## Collected data

::::

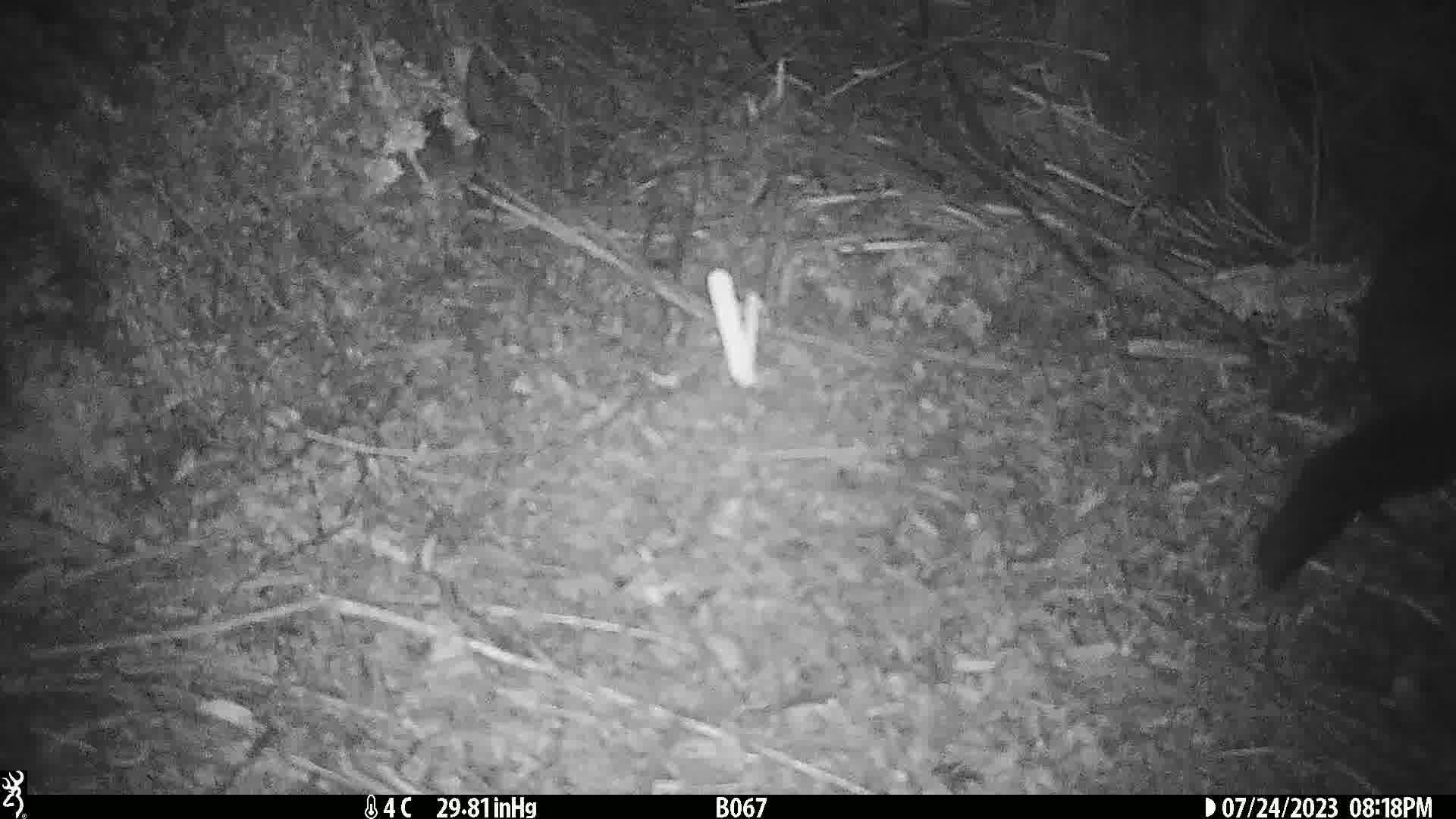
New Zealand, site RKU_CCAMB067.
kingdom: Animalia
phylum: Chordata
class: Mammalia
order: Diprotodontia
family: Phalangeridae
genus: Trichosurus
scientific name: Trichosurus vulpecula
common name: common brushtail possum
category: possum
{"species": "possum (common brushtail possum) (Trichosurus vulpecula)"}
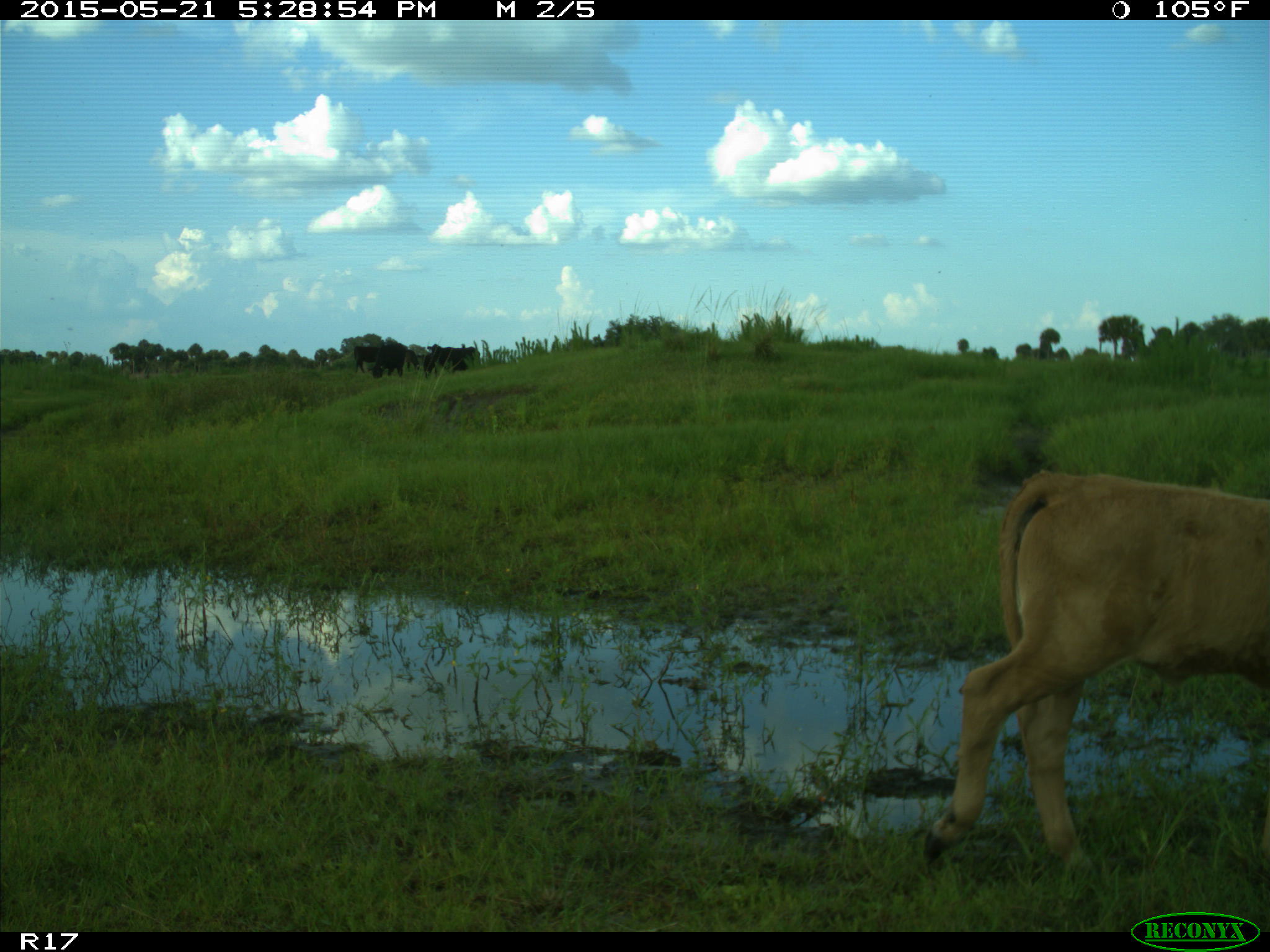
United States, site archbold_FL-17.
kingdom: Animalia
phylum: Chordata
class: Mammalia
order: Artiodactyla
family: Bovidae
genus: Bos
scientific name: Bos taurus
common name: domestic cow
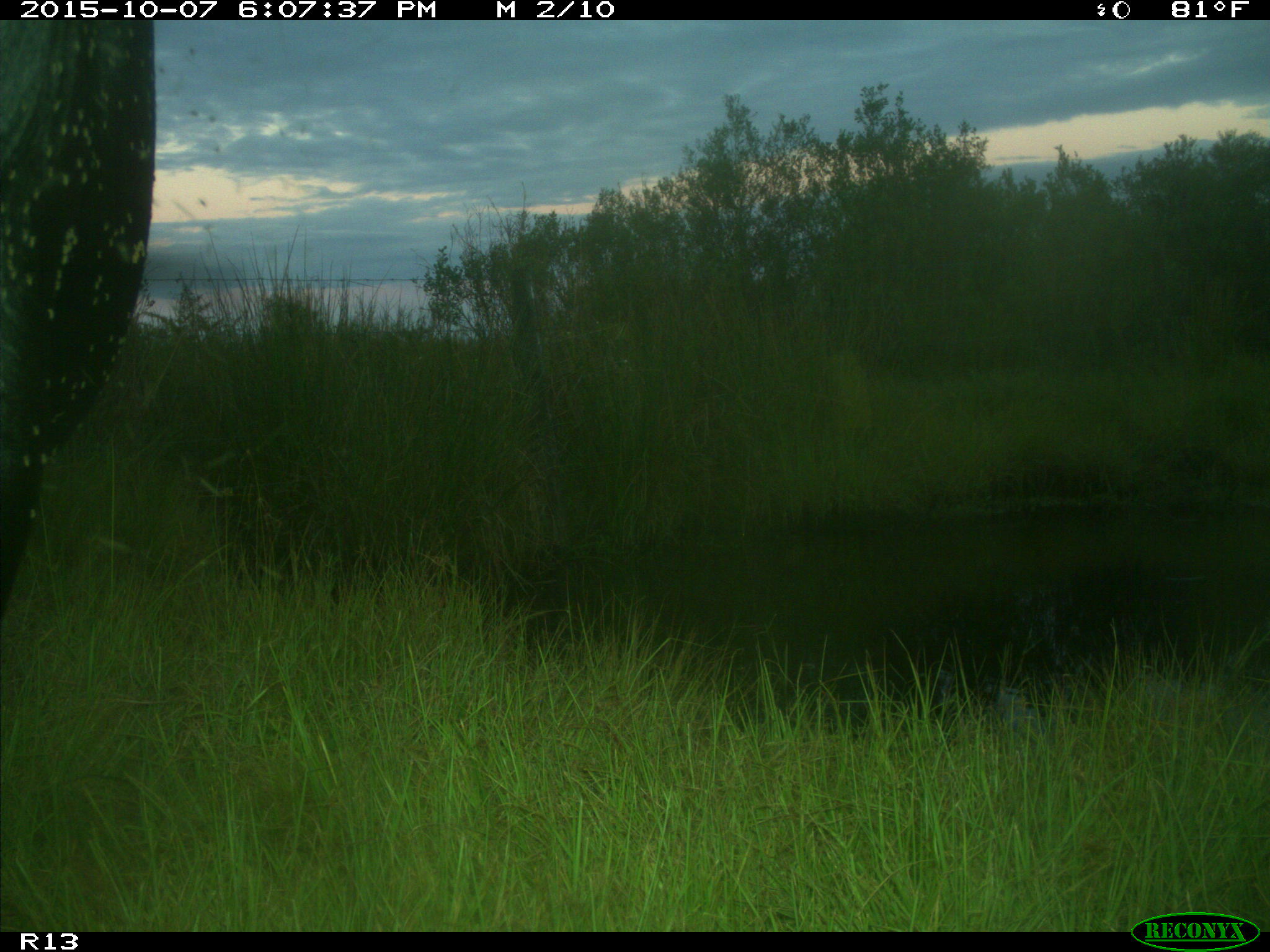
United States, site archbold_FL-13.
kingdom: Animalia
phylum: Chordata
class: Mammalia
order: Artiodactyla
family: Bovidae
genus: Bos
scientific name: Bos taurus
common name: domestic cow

::::

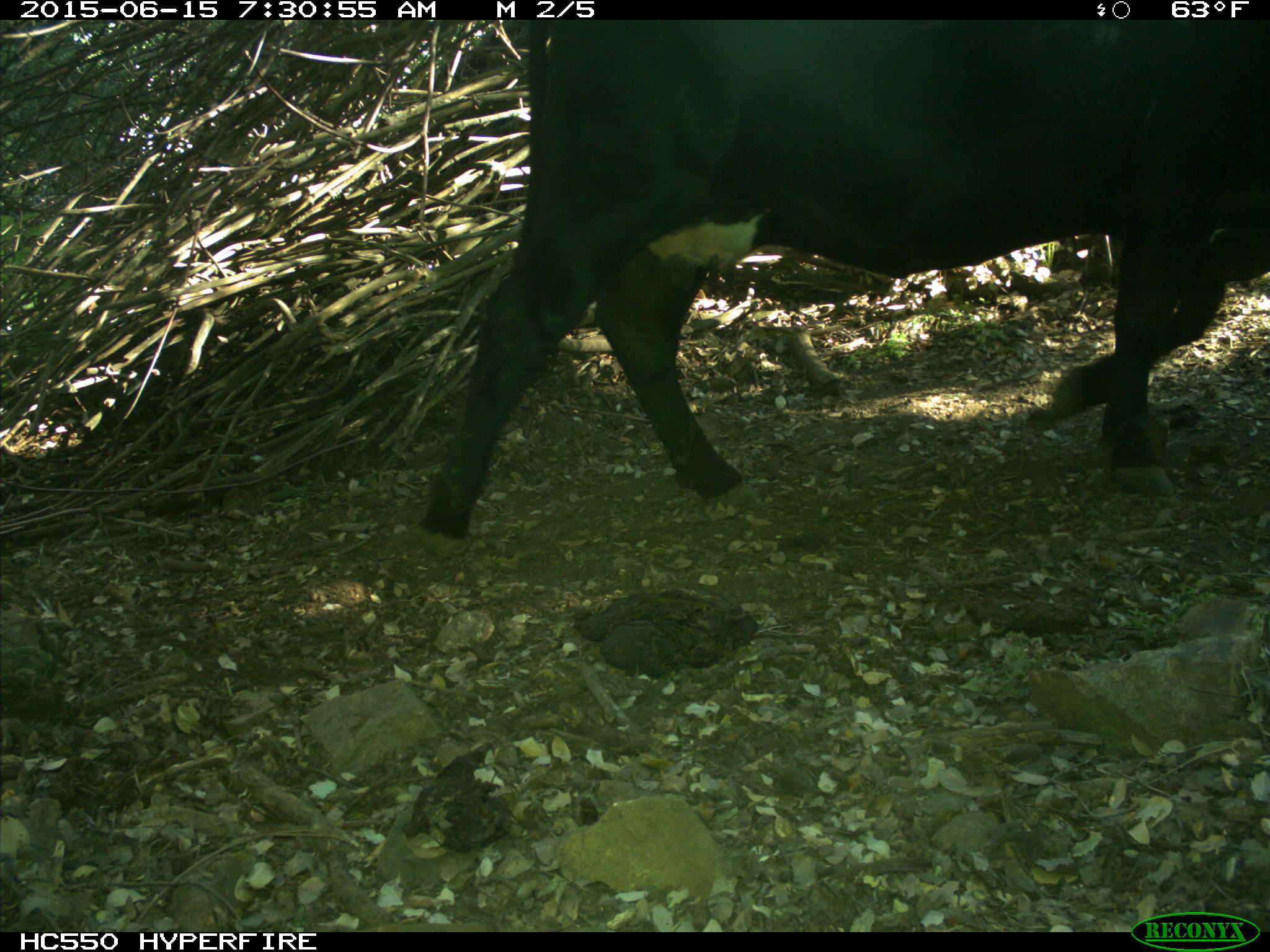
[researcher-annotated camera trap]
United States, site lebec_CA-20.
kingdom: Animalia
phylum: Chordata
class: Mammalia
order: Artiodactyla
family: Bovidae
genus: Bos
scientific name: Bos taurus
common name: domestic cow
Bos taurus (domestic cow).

::::

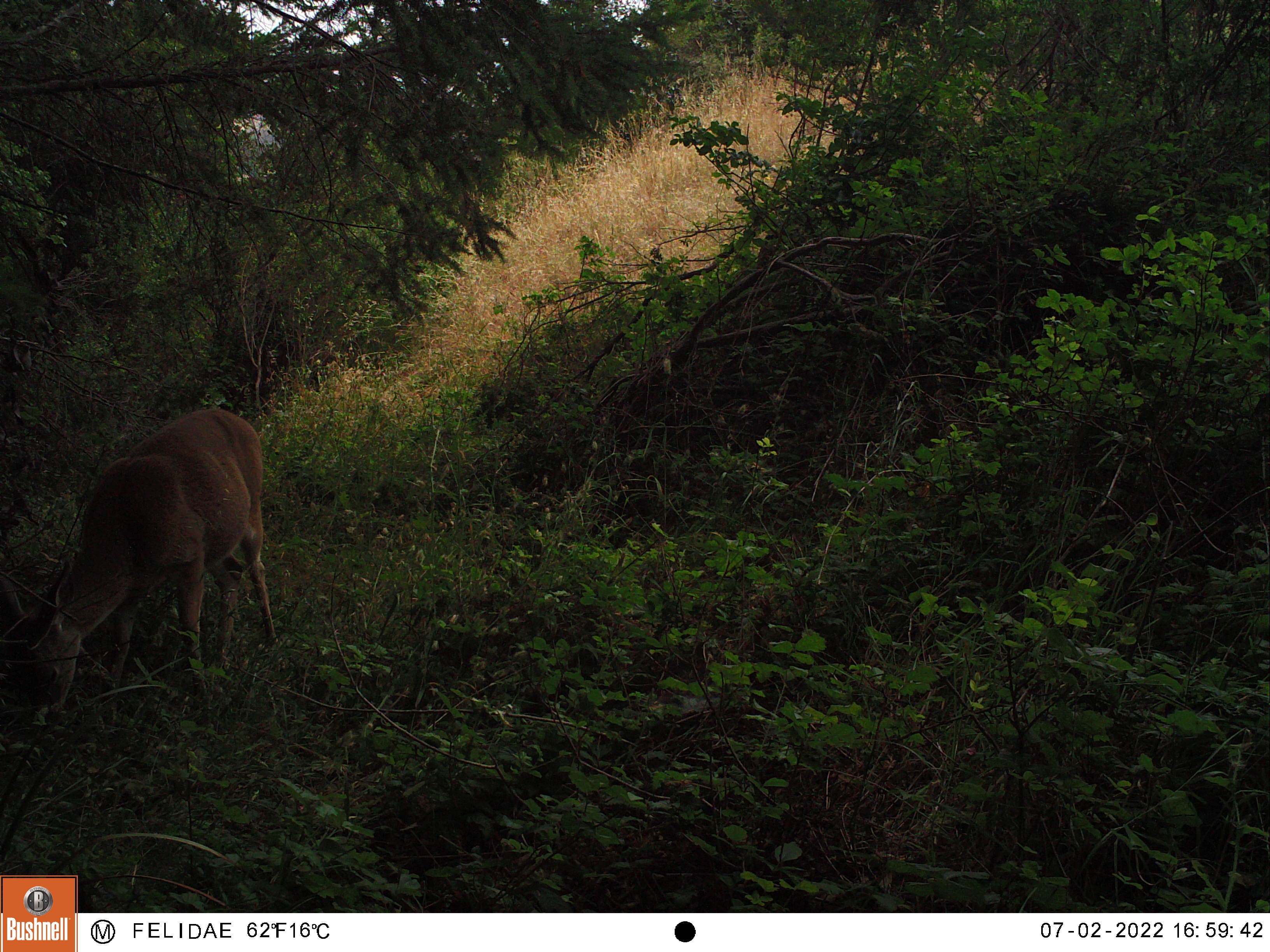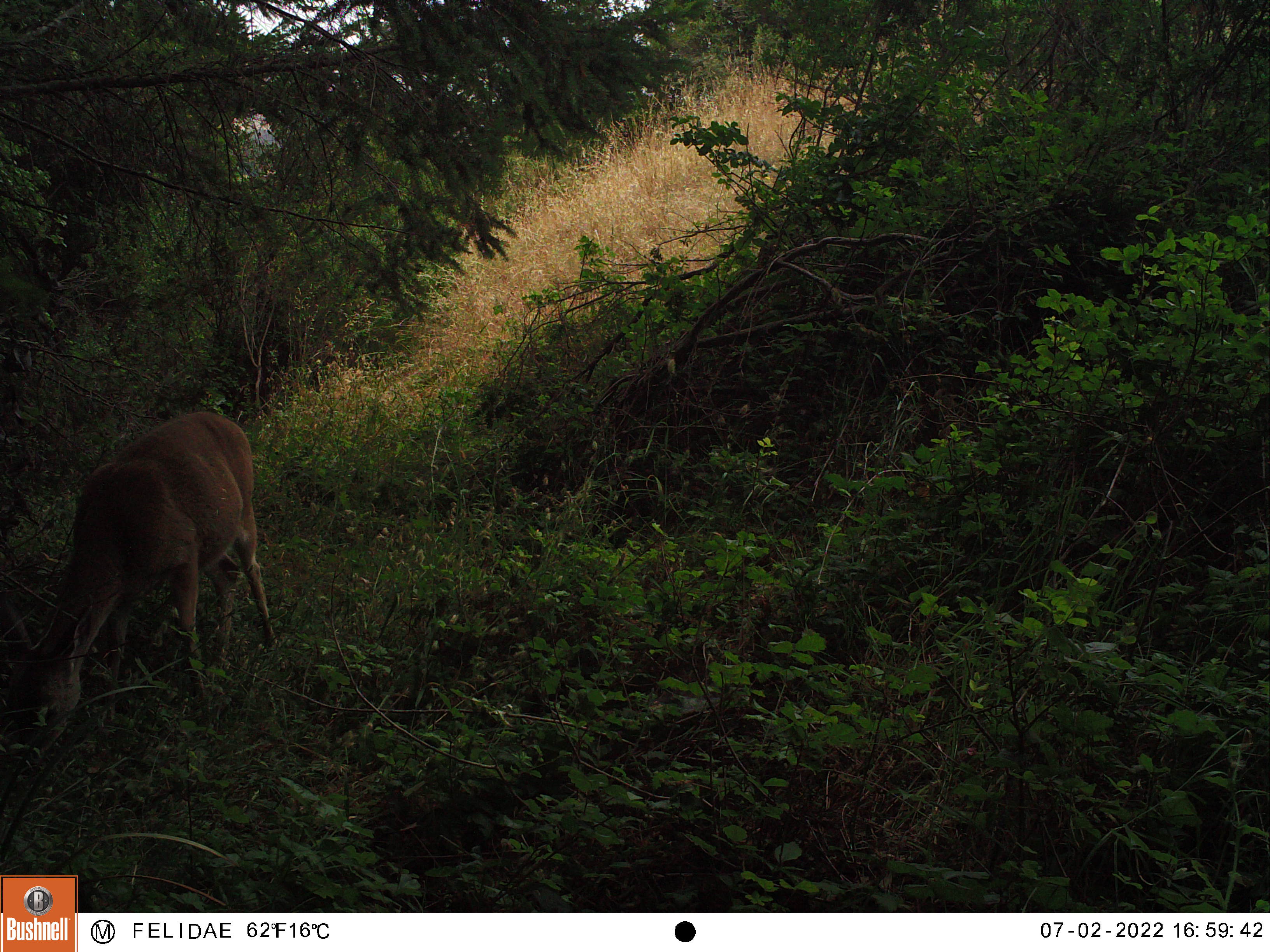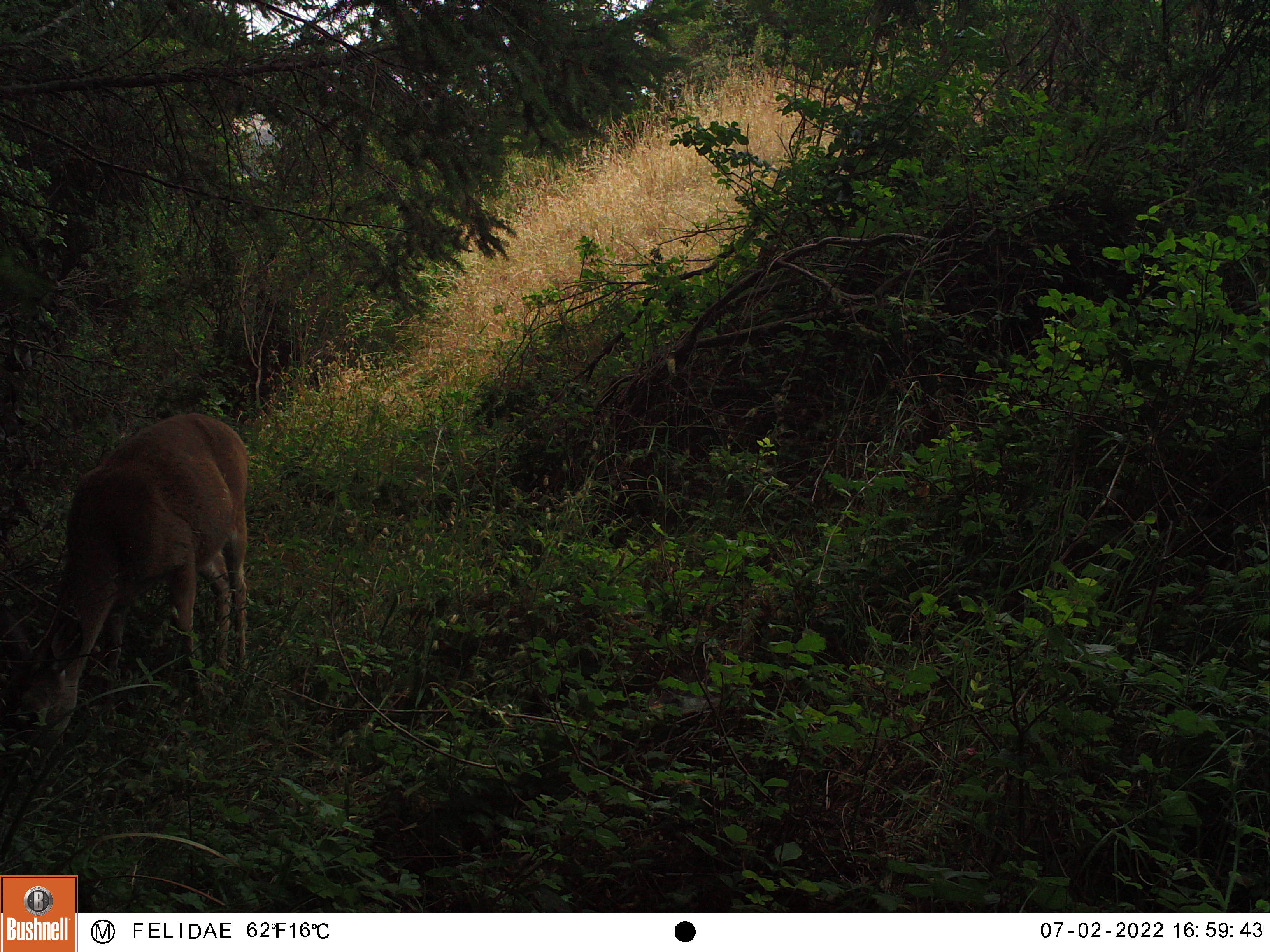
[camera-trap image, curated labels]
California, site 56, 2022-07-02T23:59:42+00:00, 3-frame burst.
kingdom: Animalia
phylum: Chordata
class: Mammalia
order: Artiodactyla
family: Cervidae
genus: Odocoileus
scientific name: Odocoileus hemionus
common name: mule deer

::::

## Assigned task
Using the entries above, return each line in which the word "trap" occurs.

## Final answer
[researcher-annotated camera trap]
[camera-trap image, curated labels]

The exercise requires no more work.